Quel rosso costò la vita a migliaia di “poilus”. Già, ci chiamavano così, noi fanti francesi della prima guerra mondiale.
“Pelosi” perché molti di noi contadini portavano barba e baffi. E amavano il Pinard, vino a buon mercato.
Non furono però le migliaia di morti a convincere il governo francese a cambiare colore dal rosso al bleu horizon.
Fu quando scoprirono che il colore rosso che serviva a colorare i pantaloni era prodotto in Germania.
Ma per quel rosso, io ero già morto.
Mi chiamo Lucien Bersot, fabbro e affettuoso marito, padre di una bambina.
Ero nato il 7 giugno 1881 ad Authoison in Haute-Saône da una famiglia di piccoli agricoltori.
Facevo il maniscalco quando venni arruolato all’inizio del conflitto.
Arruolato nel 60° Reggimento di Fanteria. Nonostante il mio pensiero fosse rivolto a mia moglie e a mia figlia, col desiderio costante di andare in licenza per poterle rivedere, ero un bravo soldato, coraggioso e solidale con i compagni.
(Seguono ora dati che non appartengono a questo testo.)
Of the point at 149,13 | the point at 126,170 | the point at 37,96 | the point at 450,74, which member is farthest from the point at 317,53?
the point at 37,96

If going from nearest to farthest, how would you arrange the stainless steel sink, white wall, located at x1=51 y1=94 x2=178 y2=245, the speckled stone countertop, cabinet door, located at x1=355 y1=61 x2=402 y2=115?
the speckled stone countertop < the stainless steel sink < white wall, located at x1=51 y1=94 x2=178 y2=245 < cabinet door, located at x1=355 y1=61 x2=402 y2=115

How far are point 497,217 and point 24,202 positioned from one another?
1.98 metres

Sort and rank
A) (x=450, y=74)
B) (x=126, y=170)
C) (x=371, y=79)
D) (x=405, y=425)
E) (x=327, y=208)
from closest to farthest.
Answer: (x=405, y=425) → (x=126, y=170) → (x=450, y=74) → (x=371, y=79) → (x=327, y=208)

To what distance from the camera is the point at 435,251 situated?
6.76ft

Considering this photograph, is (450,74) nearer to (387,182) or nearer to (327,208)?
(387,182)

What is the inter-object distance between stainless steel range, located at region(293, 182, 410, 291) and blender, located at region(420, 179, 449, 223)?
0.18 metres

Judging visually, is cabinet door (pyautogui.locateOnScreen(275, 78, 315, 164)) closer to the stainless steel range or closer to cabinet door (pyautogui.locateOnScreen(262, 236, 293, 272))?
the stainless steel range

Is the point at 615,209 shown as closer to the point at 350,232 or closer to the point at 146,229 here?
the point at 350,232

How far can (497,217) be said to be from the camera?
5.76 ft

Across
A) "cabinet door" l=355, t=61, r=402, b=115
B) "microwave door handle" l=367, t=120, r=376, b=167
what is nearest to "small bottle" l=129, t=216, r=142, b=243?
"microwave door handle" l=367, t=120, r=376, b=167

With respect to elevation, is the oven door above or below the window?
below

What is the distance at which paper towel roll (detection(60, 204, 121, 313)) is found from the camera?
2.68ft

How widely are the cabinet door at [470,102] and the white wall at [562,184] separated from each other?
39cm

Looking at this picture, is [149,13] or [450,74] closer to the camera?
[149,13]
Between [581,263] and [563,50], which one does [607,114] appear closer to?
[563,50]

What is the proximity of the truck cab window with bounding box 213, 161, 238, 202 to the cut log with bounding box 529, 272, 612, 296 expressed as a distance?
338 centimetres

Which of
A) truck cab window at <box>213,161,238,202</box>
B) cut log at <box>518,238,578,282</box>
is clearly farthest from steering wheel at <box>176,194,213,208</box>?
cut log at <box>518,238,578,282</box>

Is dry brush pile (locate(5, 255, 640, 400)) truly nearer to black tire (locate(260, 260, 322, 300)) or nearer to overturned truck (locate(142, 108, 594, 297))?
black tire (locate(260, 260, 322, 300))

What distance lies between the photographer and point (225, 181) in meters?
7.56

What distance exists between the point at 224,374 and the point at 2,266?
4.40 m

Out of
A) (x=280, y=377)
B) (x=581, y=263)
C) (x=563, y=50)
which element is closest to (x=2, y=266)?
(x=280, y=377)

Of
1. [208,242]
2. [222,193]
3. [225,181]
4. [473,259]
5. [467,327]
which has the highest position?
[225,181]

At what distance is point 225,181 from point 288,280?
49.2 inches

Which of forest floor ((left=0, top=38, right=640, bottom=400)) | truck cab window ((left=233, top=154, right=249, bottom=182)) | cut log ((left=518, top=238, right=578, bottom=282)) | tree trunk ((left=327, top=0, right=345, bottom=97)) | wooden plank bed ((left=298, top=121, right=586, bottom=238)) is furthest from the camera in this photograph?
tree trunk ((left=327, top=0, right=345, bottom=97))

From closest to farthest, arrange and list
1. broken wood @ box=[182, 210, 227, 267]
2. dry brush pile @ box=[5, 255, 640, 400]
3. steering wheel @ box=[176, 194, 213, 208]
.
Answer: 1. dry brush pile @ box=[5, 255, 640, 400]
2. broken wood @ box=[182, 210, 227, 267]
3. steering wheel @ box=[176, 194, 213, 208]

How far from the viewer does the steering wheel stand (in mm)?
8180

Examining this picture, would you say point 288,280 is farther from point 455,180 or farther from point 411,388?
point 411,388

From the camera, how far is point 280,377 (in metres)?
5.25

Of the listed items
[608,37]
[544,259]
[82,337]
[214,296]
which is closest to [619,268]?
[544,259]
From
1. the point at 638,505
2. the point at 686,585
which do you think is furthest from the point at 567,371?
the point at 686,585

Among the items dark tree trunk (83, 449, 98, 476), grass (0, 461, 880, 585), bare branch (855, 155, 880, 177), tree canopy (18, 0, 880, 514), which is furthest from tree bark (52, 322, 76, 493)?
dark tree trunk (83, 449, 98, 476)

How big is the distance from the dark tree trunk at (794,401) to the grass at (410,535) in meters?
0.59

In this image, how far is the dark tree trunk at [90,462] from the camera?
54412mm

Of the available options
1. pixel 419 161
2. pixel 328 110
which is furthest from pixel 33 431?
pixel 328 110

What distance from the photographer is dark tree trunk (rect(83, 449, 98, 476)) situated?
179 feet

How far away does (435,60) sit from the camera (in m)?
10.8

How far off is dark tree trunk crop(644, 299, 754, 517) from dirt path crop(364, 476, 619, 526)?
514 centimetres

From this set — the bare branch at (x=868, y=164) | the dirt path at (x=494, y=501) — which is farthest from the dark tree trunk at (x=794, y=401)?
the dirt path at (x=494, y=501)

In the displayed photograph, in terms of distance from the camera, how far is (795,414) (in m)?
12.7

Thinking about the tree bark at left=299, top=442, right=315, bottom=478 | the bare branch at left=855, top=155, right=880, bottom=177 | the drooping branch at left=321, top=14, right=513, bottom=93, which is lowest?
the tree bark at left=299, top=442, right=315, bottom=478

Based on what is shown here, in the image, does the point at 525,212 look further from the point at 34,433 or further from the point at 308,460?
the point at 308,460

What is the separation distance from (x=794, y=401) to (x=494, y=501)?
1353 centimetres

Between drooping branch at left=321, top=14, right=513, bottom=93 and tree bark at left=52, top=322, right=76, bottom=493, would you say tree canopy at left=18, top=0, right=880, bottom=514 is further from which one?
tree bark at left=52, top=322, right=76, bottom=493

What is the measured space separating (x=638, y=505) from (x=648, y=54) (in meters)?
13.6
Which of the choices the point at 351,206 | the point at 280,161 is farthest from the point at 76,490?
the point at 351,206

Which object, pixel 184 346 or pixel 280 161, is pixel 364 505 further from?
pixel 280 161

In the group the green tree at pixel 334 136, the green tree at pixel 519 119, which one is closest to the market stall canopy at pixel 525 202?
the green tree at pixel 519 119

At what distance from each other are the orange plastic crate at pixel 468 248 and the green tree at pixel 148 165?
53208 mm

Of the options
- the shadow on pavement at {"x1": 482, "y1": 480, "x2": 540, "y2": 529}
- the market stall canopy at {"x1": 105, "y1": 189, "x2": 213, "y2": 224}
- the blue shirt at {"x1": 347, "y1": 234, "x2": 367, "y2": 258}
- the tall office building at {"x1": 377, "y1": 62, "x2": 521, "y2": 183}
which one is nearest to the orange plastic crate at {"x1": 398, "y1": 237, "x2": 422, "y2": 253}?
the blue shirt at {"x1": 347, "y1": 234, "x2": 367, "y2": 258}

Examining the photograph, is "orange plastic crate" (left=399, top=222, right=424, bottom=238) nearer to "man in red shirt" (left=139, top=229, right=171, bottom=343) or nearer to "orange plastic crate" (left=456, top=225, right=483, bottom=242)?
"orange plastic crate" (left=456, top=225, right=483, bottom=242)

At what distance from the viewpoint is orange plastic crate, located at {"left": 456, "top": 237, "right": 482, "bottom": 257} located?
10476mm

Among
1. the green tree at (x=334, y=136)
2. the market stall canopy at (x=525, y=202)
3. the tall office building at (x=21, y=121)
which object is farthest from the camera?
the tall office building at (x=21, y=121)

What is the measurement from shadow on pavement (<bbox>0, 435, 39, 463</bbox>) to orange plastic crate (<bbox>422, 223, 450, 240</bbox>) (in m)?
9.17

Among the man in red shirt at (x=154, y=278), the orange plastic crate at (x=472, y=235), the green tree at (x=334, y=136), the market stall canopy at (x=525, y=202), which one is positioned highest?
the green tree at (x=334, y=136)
Per questo mi spettavano quei pantaloni.
Nel gennaio del 1915 avevamo perso in combattimento vicino a Soissons nell'Aisne 1.500 uomini.
Faceva freddo, molto freddo e io avevo in dotazione solo quel paio di pantaloni di tela bianca estivi forniti con il pacco consegnato durante l’arruolamento.
Rabbrividivo di freddo nella trincea.
Fu così che l’11 febbraio chiesi al sergente Fourrier Boisson i pantaloni di lana rossi identici a quelli indossati dai miei compagni.
Rifiutai i pantaloni che mi offrì il sergente. Sporchi di sangue, a brandelli, presi a un soldato morto.
Questo rifiuto mi costò otto giorni di carcere. Ritenendo troppo lieve la punizione, il tenente colonnello Auroux, comandante del reggimento, mi portò davanti alla Corte Marziale.
Voleva dare un esempio alle nuove reclute appena arrivate.
Un esempio di disciplina militare.
Era il 12 febbraio 1915.
“Rifiuto dell’obbedienza” dissero. Ma io avevo combattuto il nemico, avevo rischiato la vita per il mio Paese.
Volevo solo pantaloni di lana. Solo dei semplici pantaloni di lana.
Sentenza senza appello. Mi condannarono a morte.
Elie Cottet-Dumoulin e Mohn André, miei compagni, intervennero in mia difesa.
Non solo non furono ascoltati, ma vennero condannati a dieci anni ai lavori forzati nel Nord Africa.
Altri si rifiutarono di far parte del plotone di esecuzione.
Ma il 13 febbraio finì la mia vita.
Lucien Bersot non è morto da eroe.
Questo dissero alla moglie e alla figlia che dovettero subire le angherie della gente.
Non solo.
Ogni volta che la moglie chiedeva il corpo del marito, l'esercito opponeva rifiuti di ogni genere.
Fino al 12 luglio 1922.
Quando suo marito fu riabilitato.
Era stato giudicato e condannato a morte per un crimine nemmeno previsto dai tribunali speciali.
Solo per il capriccio di un comandante.
La moglie riuscirà ad avere il corpo di suo marito solo nel 1924.
E’ sepolto nel cimitero di Besançon
Yves Boisset ha raccontato la storia di Lucien Bersot nel film televisivo “Le Pantalon“.

bit.ly/37hqzaR
La Prima guerra mondiale. Una guerra assurda. Lucien Bersot fu uno dei seicento soldati francesi “fucilati per esempio”.
Una formula adottata dai tribunali speciali di tutti i Paesi. Compresa l’Italia.
Come per gli otto soldati italiani, appena arrivati sul fronte del Pasubio.
Fucilati per “abbandono di posto dinanzi al nemico”.
Loro, otto soldati, otto meridionali, erano stati inviati in un paese vicino. Non conoscevano la zona, le strade, i sentieri. Ed era notte.
E si erano persi. Si erano semplicemente persi.